I selected the recipient user PHIDs from the ..._users.user table and verified that one had a nonstandard state (isDisabled flag was set), which suggested that the issue was straightforward and nothing tricky/subtle was going on.
I found all the tasks with repeated failures in the worker_activetask table and used PHABRICATOR_INSTANCE=... bin/worker cancel --id <id> to individually stop them (there were 4, with 43 failures each, which roughly squares with the numbers in the original report). This stopped the issue temporarily.
I implemented D13319 and deployed it after review, then restarted the tier. I believe this stopped the issue permanently (although not the class of issue). I examined the worker_activetask table again, and then again after a few minutes, to make sure no more tasks were getting stuck.
To follow up, I wrote D13320 (which should provide a more robust fix). I don't plan to deploy this immediately, since I think the branch fix will hold until the normal deployment cycle (it is very unusual to issue API calls from within custom fields).
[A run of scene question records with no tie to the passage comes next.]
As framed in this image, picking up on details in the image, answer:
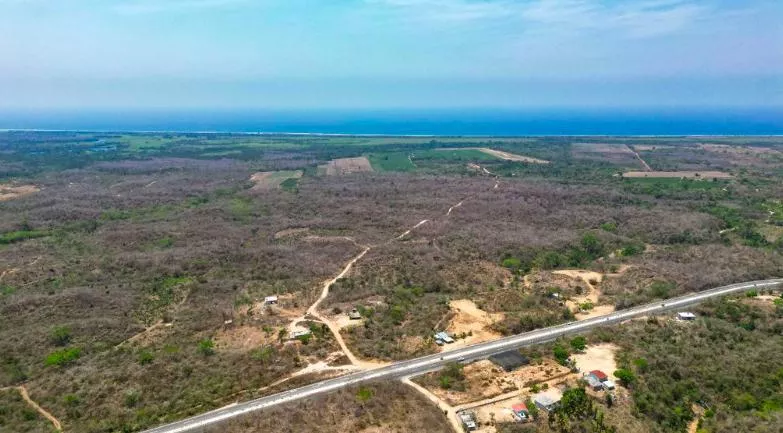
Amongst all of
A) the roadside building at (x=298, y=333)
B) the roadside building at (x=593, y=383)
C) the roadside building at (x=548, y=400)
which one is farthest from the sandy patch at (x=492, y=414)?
the roadside building at (x=298, y=333)

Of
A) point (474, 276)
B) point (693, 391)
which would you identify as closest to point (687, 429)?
point (693, 391)

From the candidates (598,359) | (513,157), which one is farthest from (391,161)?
(598,359)

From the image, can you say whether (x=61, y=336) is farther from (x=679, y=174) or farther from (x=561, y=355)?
(x=679, y=174)

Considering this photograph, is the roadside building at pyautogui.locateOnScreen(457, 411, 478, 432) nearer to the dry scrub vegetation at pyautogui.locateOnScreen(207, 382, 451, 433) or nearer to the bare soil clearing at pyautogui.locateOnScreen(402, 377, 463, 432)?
the bare soil clearing at pyautogui.locateOnScreen(402, 377, 463, 432)

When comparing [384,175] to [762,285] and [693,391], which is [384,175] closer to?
[762,285]

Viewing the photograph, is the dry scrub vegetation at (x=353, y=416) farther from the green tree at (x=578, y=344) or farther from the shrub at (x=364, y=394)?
the green tree at (x=578, y=344)

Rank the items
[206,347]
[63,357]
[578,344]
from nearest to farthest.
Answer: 1. [578,344]
2. [63,357]
3. [206,347]
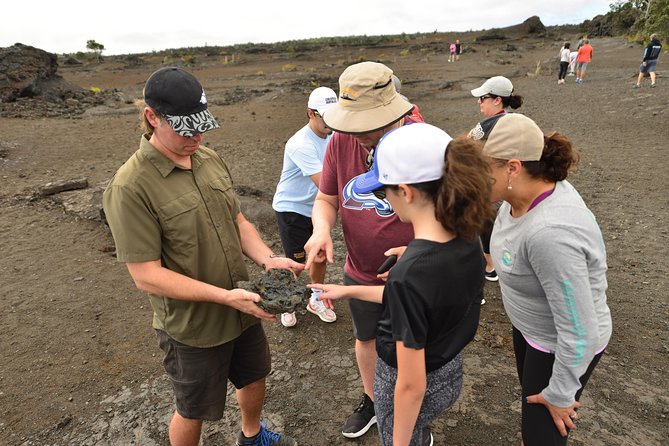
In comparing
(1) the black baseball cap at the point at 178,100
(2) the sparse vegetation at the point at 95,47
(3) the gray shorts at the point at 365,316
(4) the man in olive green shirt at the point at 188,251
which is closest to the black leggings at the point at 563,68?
(3) the gray shorts at the point at 365,316

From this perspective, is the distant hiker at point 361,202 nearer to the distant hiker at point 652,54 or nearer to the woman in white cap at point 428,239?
the woman in white cap at point 428,239

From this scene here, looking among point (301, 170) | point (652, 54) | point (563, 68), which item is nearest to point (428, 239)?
point (301, 170)

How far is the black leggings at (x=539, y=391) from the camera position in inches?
71.3

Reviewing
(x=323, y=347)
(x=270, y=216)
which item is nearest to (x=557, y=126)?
(x=270, y=216)

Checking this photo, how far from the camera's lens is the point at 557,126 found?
10.3 metres

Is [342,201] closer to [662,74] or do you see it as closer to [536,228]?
[536,228]

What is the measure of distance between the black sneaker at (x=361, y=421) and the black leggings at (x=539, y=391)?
105 cm

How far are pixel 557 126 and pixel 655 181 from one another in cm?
434

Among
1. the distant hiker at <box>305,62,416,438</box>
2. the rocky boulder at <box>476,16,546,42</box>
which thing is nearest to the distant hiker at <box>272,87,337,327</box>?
the distant hiker at <box>305,62,416,438</box>

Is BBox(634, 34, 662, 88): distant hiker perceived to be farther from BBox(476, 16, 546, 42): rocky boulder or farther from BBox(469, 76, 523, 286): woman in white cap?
BBox(476, 16, 546, 42): rocky boulder

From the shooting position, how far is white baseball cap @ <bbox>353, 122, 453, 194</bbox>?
142 centimetres

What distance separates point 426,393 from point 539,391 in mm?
518

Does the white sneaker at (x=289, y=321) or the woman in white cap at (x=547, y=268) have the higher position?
the woman in white cap at (x=547, y=268)

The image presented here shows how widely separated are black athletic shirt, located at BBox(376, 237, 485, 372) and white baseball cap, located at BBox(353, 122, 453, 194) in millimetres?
234
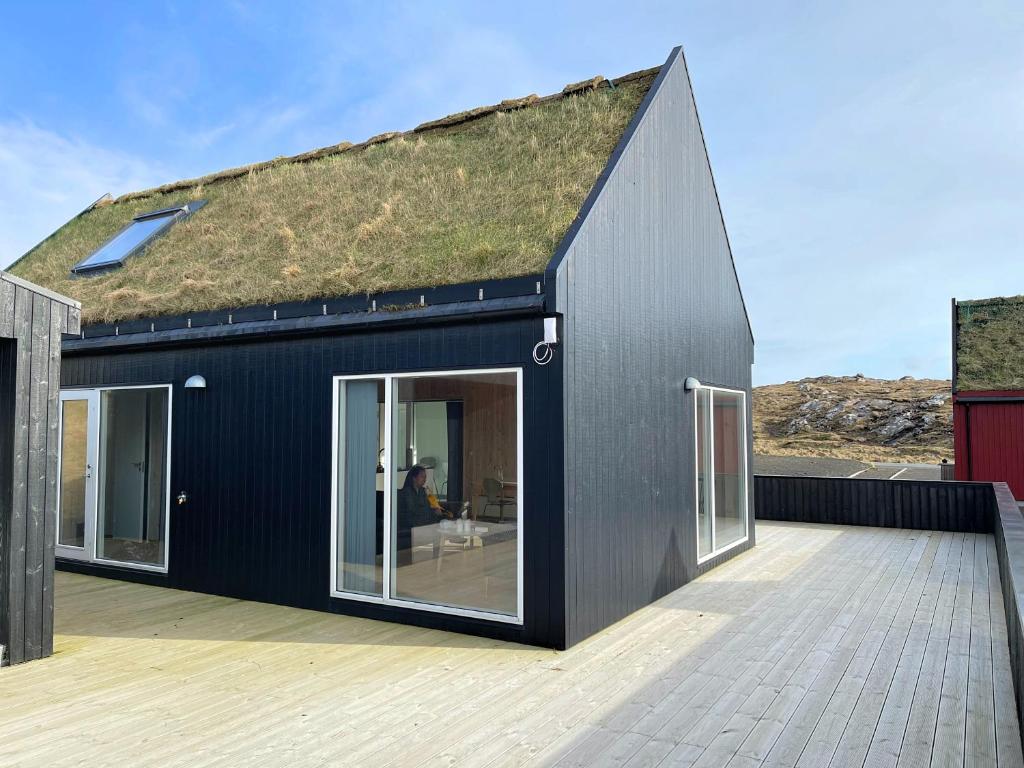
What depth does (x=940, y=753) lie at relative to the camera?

We haven't had to touch the cluster midweek very much so far, but it is likely to get more common in the future. To make these kinds of deployments easier, I changed the deployment scripts to deploy a named branch instead of always deploying master, then realigned rP, rARC and rPHU to use stable and created stable branches in each repository based on the most recent (Week 24) changelog hashes, which I know to be stable other than this issue. I cherry-picked D13319 (rPbb7f2ea9) onto the stable branch (as rPcace777b) to create an actually-stable branch. I'll likely go clean up the less-robust patch on the repo tier later tonight to vet this a little more, ahead of the main weekly deployment.